Thursday, April 27, 2023

COVID Update: Life Expectancy, Long Covid, and World Immunization Week

We got our semi-annual booster today so Covid is on my mind tonight. 
It's still hard to grasp the impact of the Covid pandemic worldwide until you realize how many millions have died, with millions more left to mourn. 
In Forbes magazine, healthcare analysis Joshua Cohen writes about Covid 19's enormous death toll:
Thus far, recorded Covid-19 deaths worldwide are at 6.86 million. This is likely an underestimate, given the underreporting of fatalities in countries, such as China. More importantly, based on excess mortality calculations there’s mounting evidence that the Covid-19 pandemic has taken a massive toll on global life expectancy. Not since the famine in China in 1959, have we seen such a sharp decline in life expectancy worldwide.
...In sum, the Covid-19 pandemic has led to global increases in mortality and declines in period life expectancy that are without precedent in modern times. Historically, countries have generally recovered within two years from mortality shocks, such as the 1918-20 influenza pandemic and the two world wars.
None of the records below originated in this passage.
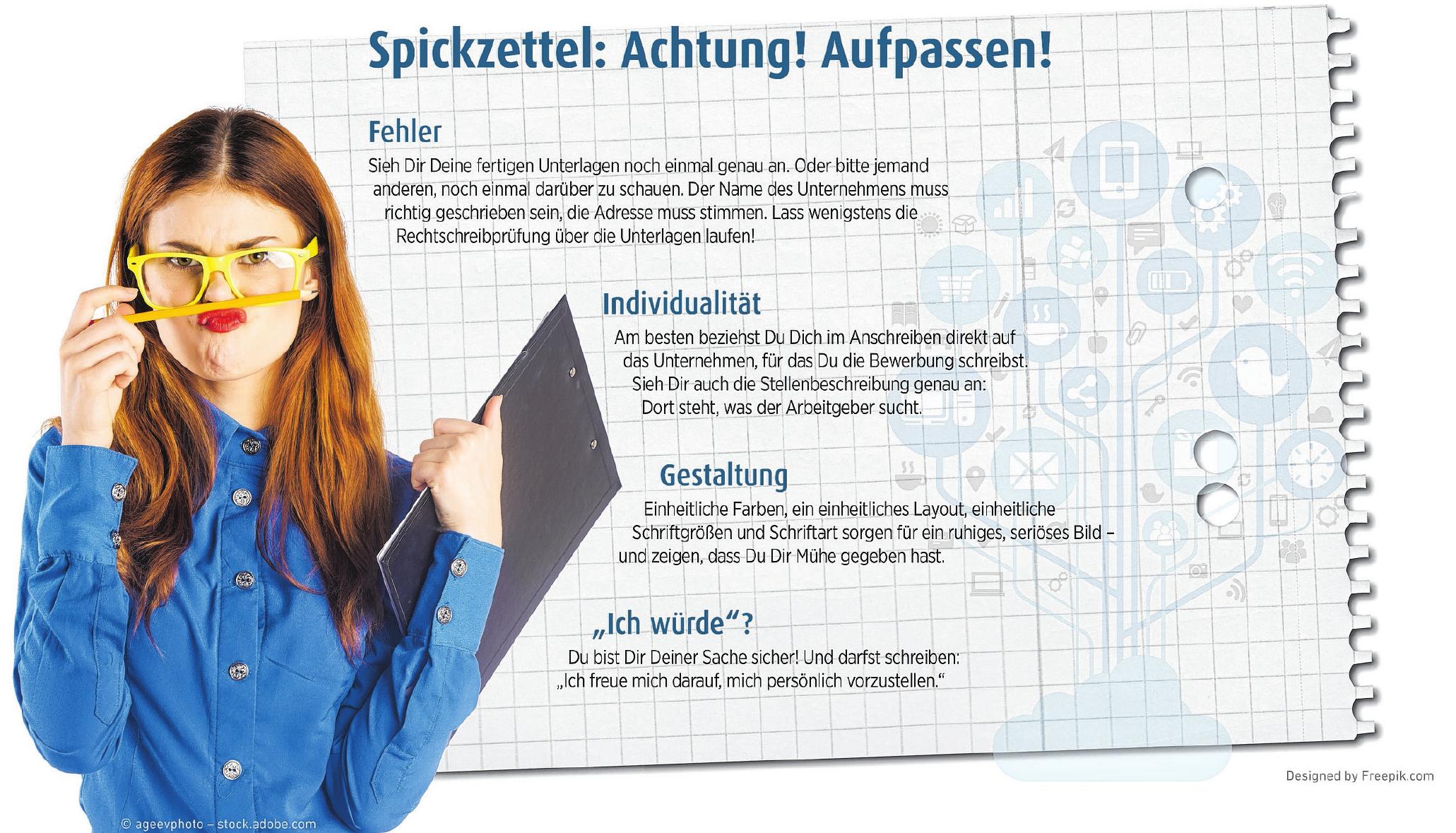 Kraftfahrzeugmechatroniker/-in Image 3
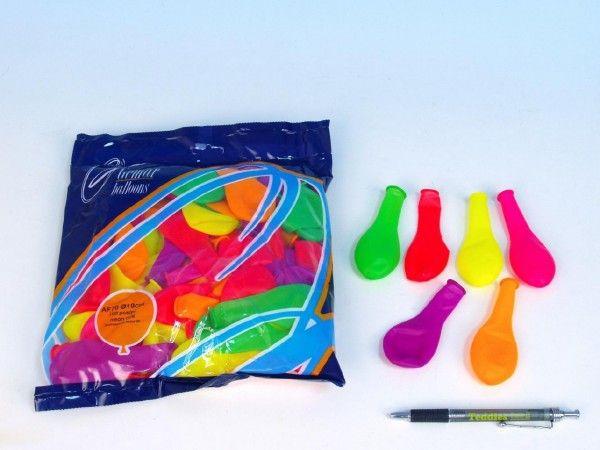 """Balonek nafukovací 7"""" párty neon 100 ks v sáčku karneval Smart Balloons"""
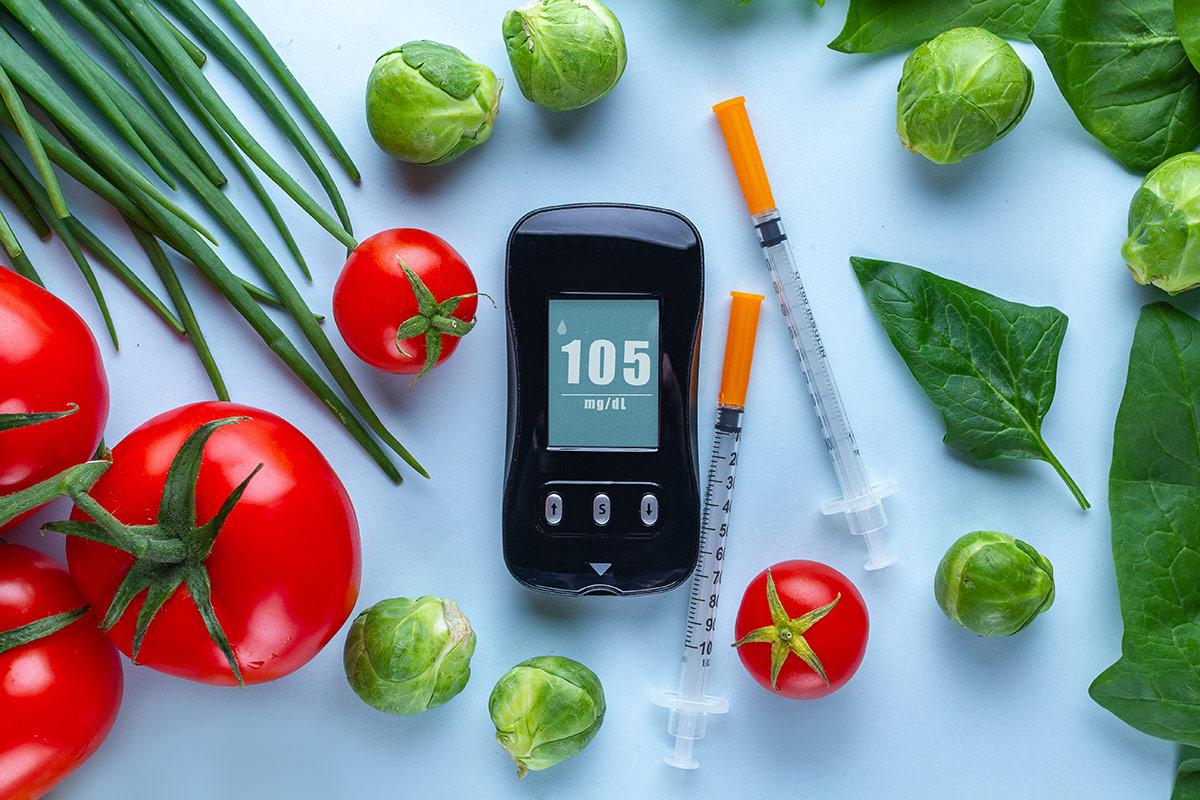 Diabetes II BBG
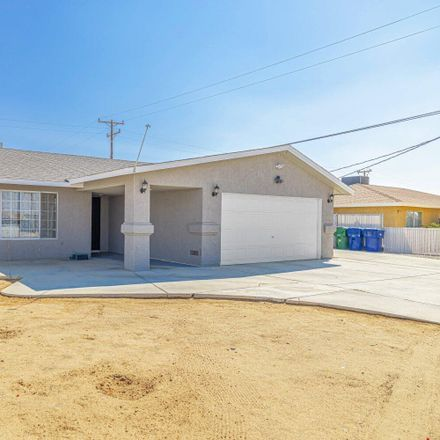 Rent this 3 bed house on 9224 Jacaranda Avenue in California City, CA 93505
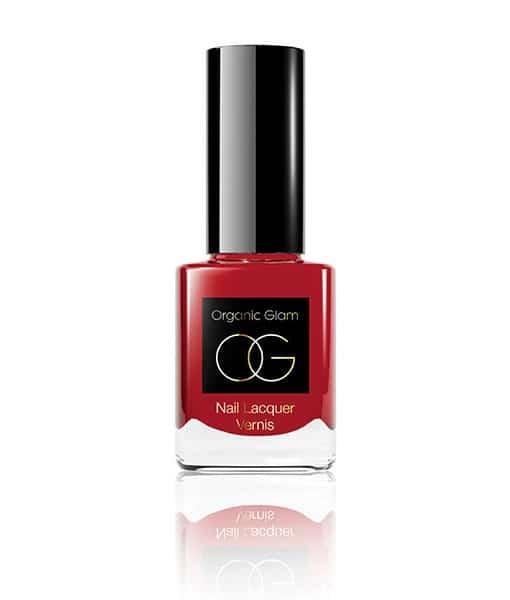 N/A – Organic glam red neglelak 11 ml på bella bellacci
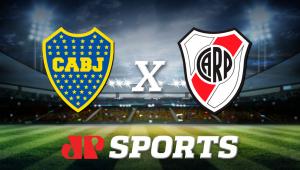 Boca Juniors x River Plate:acompanhe o jogo ao vivo na Jovem Pan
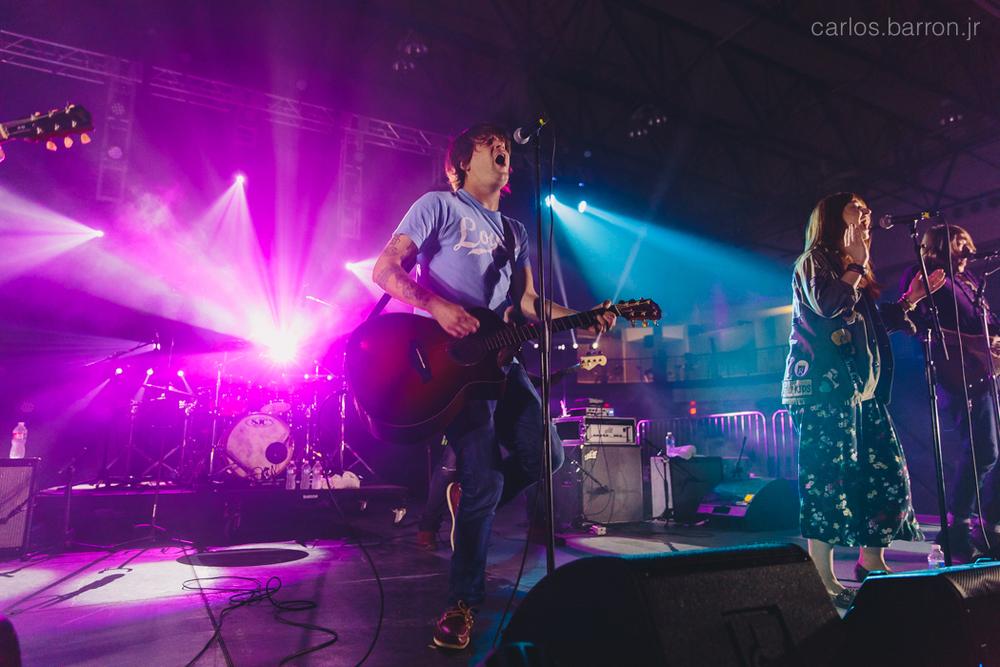 clusterfest-2014-cbarronjr-6048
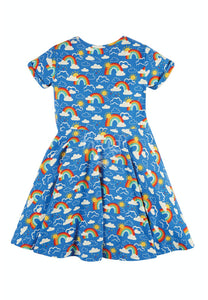 Frugi, Spring Skater Dress, Rainbow Skies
And so, we can expect many countries to soon return to pre-Covid-19-pandemic life expectancy. However, each country’s ability to bounce back differs, and some, like the U.S., will likely have more trouble than others because of underlying health trends that had been in place before the pandemic. 
Though Canada's life expectancy also declined in 2020, it didn't plummet like the US did.
As well as the grief of Covid itself, millions are dealing with the debilitating effects of Long Covid. In The Atlantic, Ed Yong describes the magnitude of the problem:
... long COVID is a substantial and ongoing crisis—one that affects millions of people. However inconvenient that fact might be to the current “mission accomplished” rhetoric, the accumulated evidence, alongside the experience of long haulers, makes it clear that the coronavirus is still exacting a heavy societal toll. 
 As it stands, 11 percent of adults who’ve had COVID are currently experiencing symptoms that have lasted for at least three months, according to data collected by the Census Bureau and the CDC through the national Household Pulse Survey. That equates to more than 15 million long-haulers, or 6 percent of the U.S. adult population. 
Yong also notes in this article society's determination to minimize or deny that Long Covid will be a problem: 
 ...long COVID is a huge impediment to the normalization of COVID. It’s an insistent indicator that the pandemic is not actually over; that policies allowing the coronavirus to spread freely still carry a cost; that improvements such as better indoor ventilation are still wanting; that the public emergency may have been lifted but an emergency still exists; and that millions cannot return to pre-pandemic life. “Everyone wants to say goodbye to COVID,” Duggal told me, “and if long COVID keeps existing and people keep talking about it, COVID doesn’t go away.” The people who still live with COVID are being ignored so that everyone else can live with ignoring it.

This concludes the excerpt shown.